Lembrando que há cerca de 15 anos, Rancière lançou um pequeno e polêmico livro em quedenunciava o ódio das elites à democracia. Na visão deste autor, o ódio à democracia não é novo, no entanto, a potencialização do mesmo ao status democrático é algo contemporâneo. Em sua percepção é possível identificar a expansão desse sentimento negativo há algumas décadas, visto que o governo democrático passou a ser entendido como “mau” quando privilegia os direitos da coletividade. Enquanto que os “bons” governos democráticos se voltam para a liberdade e direitos individuais. Trata-se do modelo de democracia liberal em que o individualismo pregado pelo mercado do “eu” iphone, imac, iphop, etc., rege não só a esfera privada, mas pública.
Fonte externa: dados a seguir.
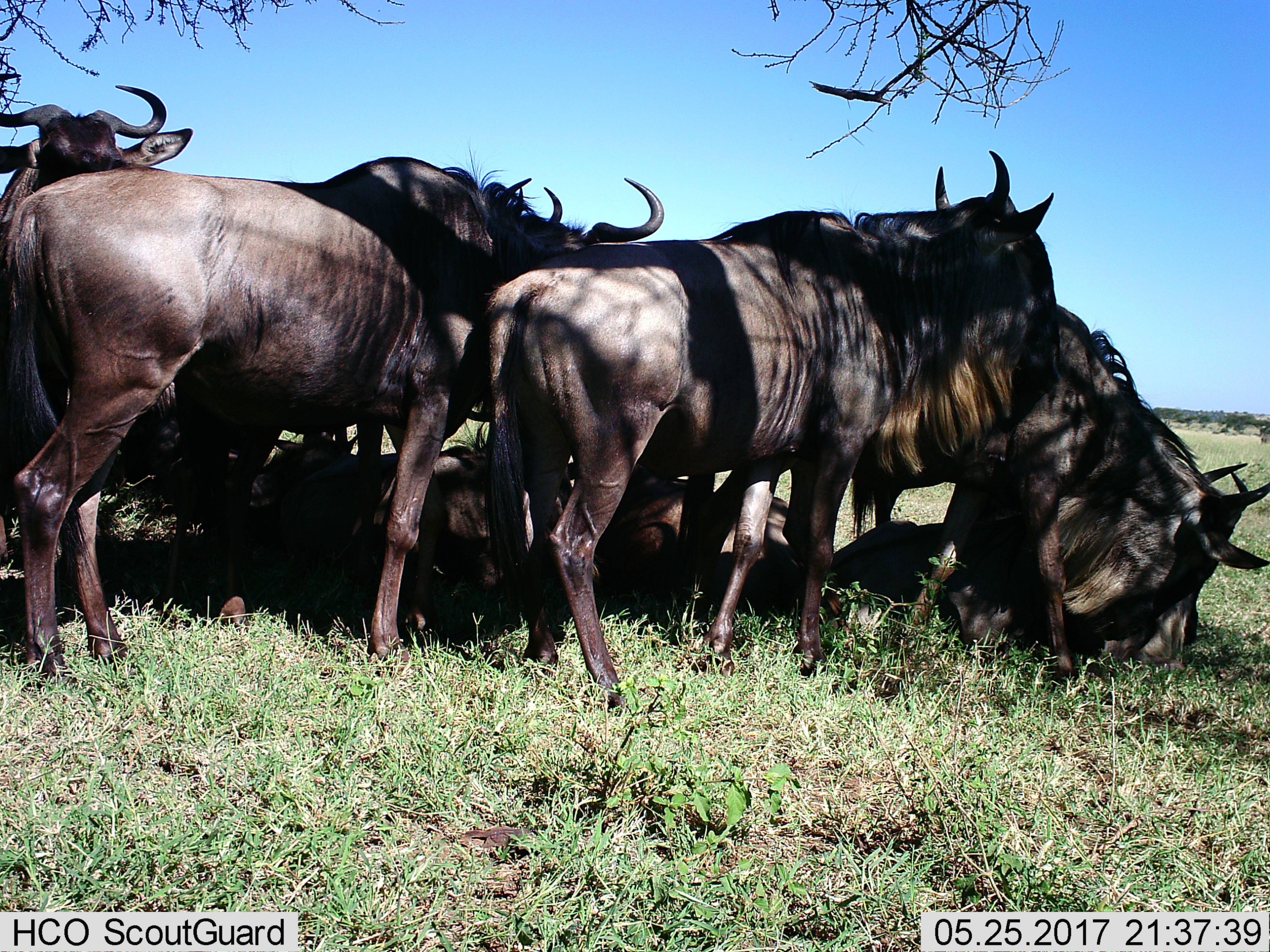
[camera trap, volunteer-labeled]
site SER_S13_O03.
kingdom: Animalia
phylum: Chordata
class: Mammalia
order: Artiodactyla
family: Bovidae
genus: Connochaetes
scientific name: Connochaetes taurinus taurinus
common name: blue wildebeest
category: wildebeestblue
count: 8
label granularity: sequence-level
O novo discurso antidemocrático faz um retrato da democracia com traços que eram atribuídos antigamente ao totalitarismo. Esse retrato, fala o autor, passará por um discurso de desfiguração como se, tendo se tornado inútil o conceito de totalitarismo, se pudesse aproveitar seus traços que podem ser compostos e recompostos para refazer o retrato daquilo que se supunha ser o seu oposto, exatamente a democracia.
Já na entrevista publicada esta semana, Rancière ao ser perguntado sobre os cenários do passado (em que analisou o ódio à democracia ) e o atual, responde afirmando que o discurso intelectual republicano do final do século passado e início do século XXI terminou se espalhando e alimentando o pensamento da extrema direita e foi usado para justificar restrições de liberdades, assim como, para reforçar argumentos racistas e homofóbicos que subsidiam as bases políticas de vários líderes no mundo atual, como no Brasil e nos EUA. Nas palavras de Rancière: pode-se dizer ao mesmo tempo que esses temas estenderam seu império e mostraram mais claramente sua obediência às potências dominantes. O ódio intelectual à democracia tem sido cada vez mais visto como mero acompanhamento ideológico do desenvolvimento vertiginoso de desigualdades de todos os tipos e do aumento do poder policial sobre os indivíduos.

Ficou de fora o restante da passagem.